Bagi mereka yang berbuat maksiat,
termasuk yang berzina, Allah memberikan gambaran dalam firman-Nya:“Setiap
kali mereka hendak keluar dari neraka lantaran kesengsaraan mereka, niscaya
mereka dikembalikan ke dalamnya. (Kepada mereka dikatakan): “Rasakanlah azab
yang membakar ini”. (QS al-Hajj [22]: 22)

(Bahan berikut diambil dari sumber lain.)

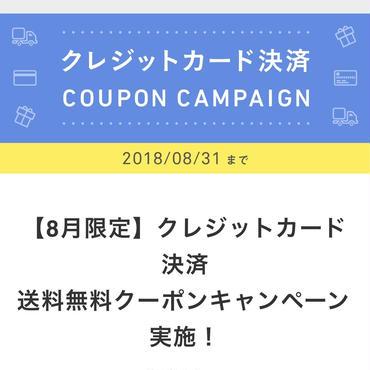 8月限定クレジットカード決算送料無料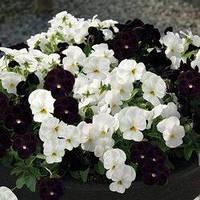 Семена виола Корина F1, бело-черная смесь 1 000 сем.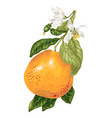 grapefruit with blooming flowers on the branch of vector image vector image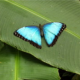 P38588 avatar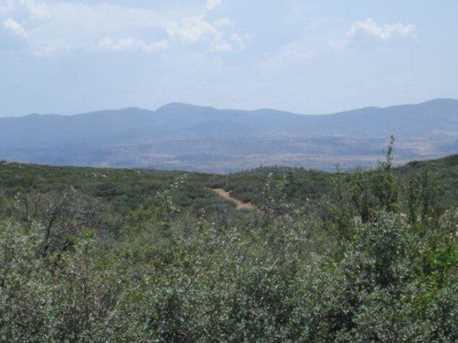 61 Sheridan View Way - Photo 15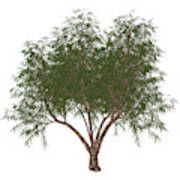 The French Tamarisk Tree Art Print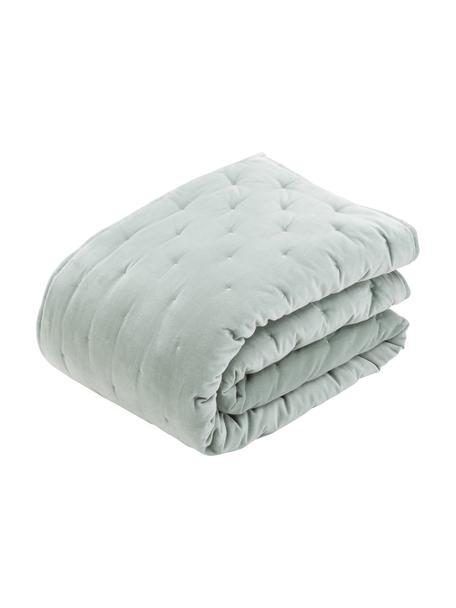 Colcha de terciopelo acolchada Cheryl, Parte superior: terciopelo de algodón, Reverso: algodón, Verde salvia, Cama 135/140 cm (140 x 200 cm)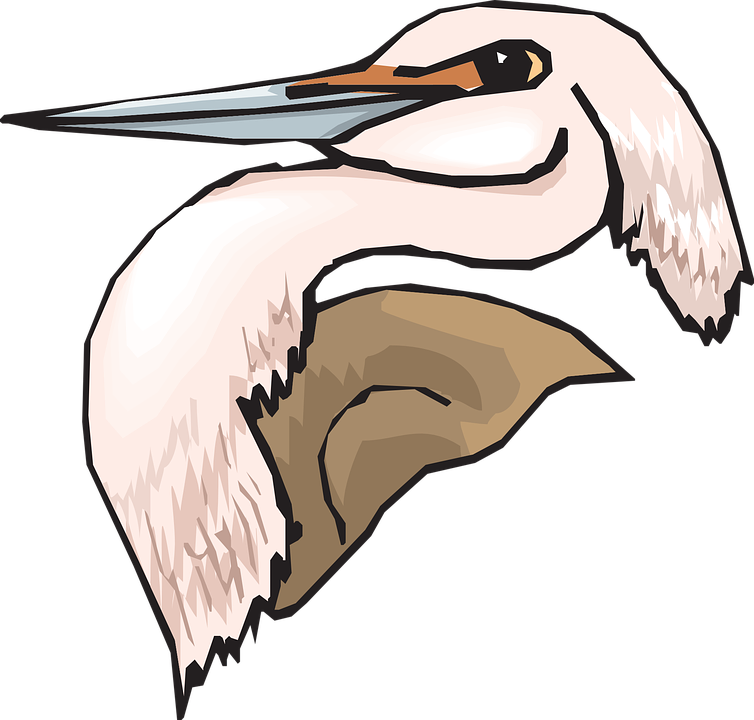 Heron, Head, Pink, Bird, Long, Neck, Feathers, Ardea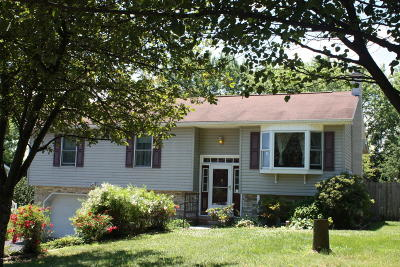 Single Family Home For Sale: 6464 Park Road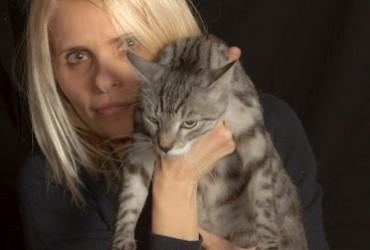 Il vostro gatto in pensione 3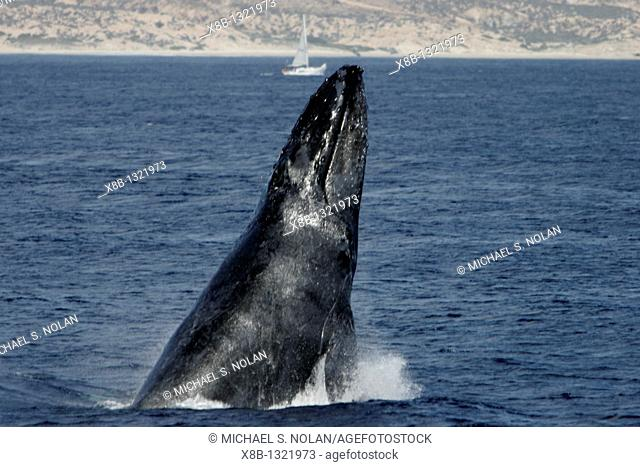Adult male Humpback Whale Megaptera novaeangliae head lunging on the Gorda Banks in the southern Gulf of California Sea of Cortez, Mexico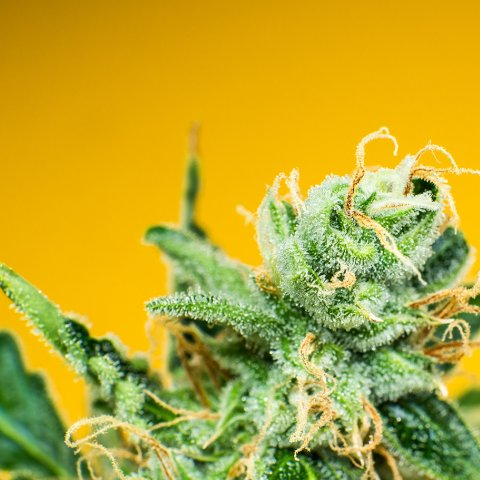 Close up of a cannabis flower on a yellow background. The trichomes and stigmas are clearly visible on the surface of the flower.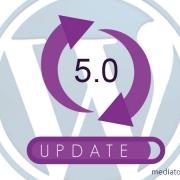 WordPress update 5.0 onderhoud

Andai kamu tahu, berbahagialah orang
yang bisa menahan nafsunya untuk tidak berbuat zina. Abu Hurairah dan Ibnu
Abbas r.a. berkata: “Rasulullah saw. berkhutbah sebelum wafatnya, yang di
antaranya beliau bersabda:“Barangsiapa mampu bersetubuh dengan wanita atau
gadis secara haram, lalu dia meninggalkannya karena takut kepada Allah, maka
Allah menjaganya pada hari yang penuh ketakutan yang besar (kiamat),
diharamkannya masuk neraka dan memasukkannya ke dalam surga.” (Ibnu
Qayyim al-Jauziyyah, dalam kitab Raudhah al-Muhibbin wa Nuzhah al-Musytaqin)
Bro en Sis rahimakumullah pembaca
setia gaulislam, hati-hatilah dalam bergaul dengan teman satu pengajian atau
satu kampung or satu sekolah. Jaga diri, kesucian, dan kehormatan kamu dan
temanmu. Jangan nekat berbuat maksiat. Kalo udah TKD alias Teu Kuat Deui
(baca: nggak kuat lagi) segera menikah saja (kalo emang udah mampu lahir-batin mah).
Kalo belum mampu? Banyakin aktivitas bermanfaat dan seringlah berpuasa.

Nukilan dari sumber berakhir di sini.